> Exercise:
Copy out every one of the items below word for word, keeping each line unchanged.

> Dataset records:
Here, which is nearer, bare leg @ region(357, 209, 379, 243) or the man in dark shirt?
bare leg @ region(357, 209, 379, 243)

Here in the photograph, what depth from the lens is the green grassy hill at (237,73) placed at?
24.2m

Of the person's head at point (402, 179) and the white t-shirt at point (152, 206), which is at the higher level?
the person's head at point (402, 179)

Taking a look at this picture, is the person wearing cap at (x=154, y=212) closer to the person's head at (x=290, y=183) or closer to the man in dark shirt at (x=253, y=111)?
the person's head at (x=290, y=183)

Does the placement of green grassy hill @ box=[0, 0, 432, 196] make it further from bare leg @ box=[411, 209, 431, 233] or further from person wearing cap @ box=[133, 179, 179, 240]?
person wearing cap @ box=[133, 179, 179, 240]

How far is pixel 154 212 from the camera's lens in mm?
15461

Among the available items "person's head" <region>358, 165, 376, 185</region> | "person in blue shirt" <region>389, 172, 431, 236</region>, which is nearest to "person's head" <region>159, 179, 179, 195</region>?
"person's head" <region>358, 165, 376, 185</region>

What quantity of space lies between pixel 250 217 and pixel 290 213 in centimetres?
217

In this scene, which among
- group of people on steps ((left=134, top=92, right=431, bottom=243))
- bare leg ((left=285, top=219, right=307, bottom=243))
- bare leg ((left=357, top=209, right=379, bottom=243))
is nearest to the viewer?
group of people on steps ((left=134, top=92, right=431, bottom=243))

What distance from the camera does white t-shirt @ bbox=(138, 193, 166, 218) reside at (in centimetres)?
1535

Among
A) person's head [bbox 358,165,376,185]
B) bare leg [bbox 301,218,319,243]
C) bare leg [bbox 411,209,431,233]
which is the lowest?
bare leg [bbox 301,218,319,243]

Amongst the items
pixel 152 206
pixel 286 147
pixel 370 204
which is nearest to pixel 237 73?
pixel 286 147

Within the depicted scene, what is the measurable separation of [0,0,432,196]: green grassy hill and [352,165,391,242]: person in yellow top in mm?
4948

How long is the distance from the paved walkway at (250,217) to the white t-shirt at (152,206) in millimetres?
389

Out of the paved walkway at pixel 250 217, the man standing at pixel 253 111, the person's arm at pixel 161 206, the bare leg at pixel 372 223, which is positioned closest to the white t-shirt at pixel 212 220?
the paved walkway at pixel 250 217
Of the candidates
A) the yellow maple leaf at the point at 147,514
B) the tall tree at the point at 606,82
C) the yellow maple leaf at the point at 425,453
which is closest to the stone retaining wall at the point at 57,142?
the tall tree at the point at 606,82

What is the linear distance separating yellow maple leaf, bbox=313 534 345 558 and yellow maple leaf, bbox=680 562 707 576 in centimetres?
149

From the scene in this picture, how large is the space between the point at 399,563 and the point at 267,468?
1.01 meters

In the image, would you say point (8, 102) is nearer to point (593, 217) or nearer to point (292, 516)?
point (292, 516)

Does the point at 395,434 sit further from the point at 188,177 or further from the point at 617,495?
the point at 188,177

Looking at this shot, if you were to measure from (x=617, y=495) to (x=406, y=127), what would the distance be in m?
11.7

> Final result:
Here, which is nearer, bare leg @ region(357, 209, 379, 243) or the man in dark shirt?
bare leg @ region(357, 209, 379, 243)

Here in the photograph, what depth from the lens is the green grassy hill at (237,73) placed at?
24.2m

Of the person's head at point (402, 179) and the white t-shirt at point (152, 206), which is at the higher level?
the person's head at point (402, 179)

Taking a look at this picture, is the person wearing cap at (x=154, y=212) closer to the person's head at (x=290, y=183) or closer to the man in dark shirt at (x=253, y=111)?
the person's head at (x=290, y=183)

Does the placement of green grassy hill @ box=[0, 0, 432, 196] make it further from bare leg @ box=[411, 209, 431, 233] or further from person wearing cap @ box=[133, 179, 179, 240]?
person wearing cap @ box=[133, 179, 179, 240]

How far is pixel 154 212 from the camera's lens in mm?
15461

Among the available items "person's head" <region>358, 165, 376, 185</region> | "person in blue shirt" <region>389, 172, 431, 236</region>, which is nearest to "person's head" <region>159, 179, 179, 195</region>?
"person's head" <region>358, 165, 376, 185</region>

What quantity of space lies between pixel 250 217 and pixel 290 213 in centimetres?
217

In this scene, which among
- group of people on steps ((left=134, top=92, right=431, bottom=243))
- bare leg ((left=285, top=219, right=307, bottom=243))
- bare leg ((left=357, top=209, right=379, bottom=243))
is nearest to the viewer?
group of people on steps ((left=134, top=92, right=431, bottom=243))

What distance from the camera does white t-shirt @ bbox=(138, 193, 166, 218) reside at (in centimetres)?
1535

Among
A) person's head [bbox 358,165,376,185]
B) bare leg [bbox 301,218,319,243]
C) bare leg [bbox 411,209,431,233]
which is the lowest?
bare leg [bbox 301,218,319,243]

Amongst the items
pixel 152 206
pixel 286 147
pixel 370 204
which is nearest to pixel 237 73?
pixel 286 147

Within the depicted scene, what is the measurable separation of [0,0,432,196]: green grassy hill and [352,165,391,242]: person in yellow top in mm?
4948

How long is the distance from the paved walkway at (250,217) to the white t-shirt at (152,206) in millimetres?
389

Out of the paved walkway at pixel 250 217, the man standing at pixel 253 111, the person's arm at pixel 161 206, the bare leg at pixel 372 223, which is positioned closest to the white t-shirt at pixel 212 220?
the paved walkway at pixel 250 217
Of the candidates
A) the yellow maple leaf at the point at 147,514
B) the tall tree at the point at 606,82
C) the yellow maple leaf at the point at 425,453
which is closest to the stone retaining wall at the point at 57,142?
the tall tree at the point at 606,82

What is the linear distance separating yellow maple leaf, bbox=313 534 345 558 and yellow maple leaf, bbox=680 562 707 576 in centimetres?
149

From the scene in this picture, how large is the space between the point at 399,563 and the point at 267,468?
1.01 meters

In the image, would you say point (8, 102) is nearer to point (593, 217) or nearer to point (292, 516)?
point (292, 516)

Does the point at 395,434 sit further from the point at 188,177 or further from the point at 617,495?
the point at 188,177

Looking at this shot, if you were to measure from (x=617, y=495) to (x=406, y=127), what would the distance be in m?
11.7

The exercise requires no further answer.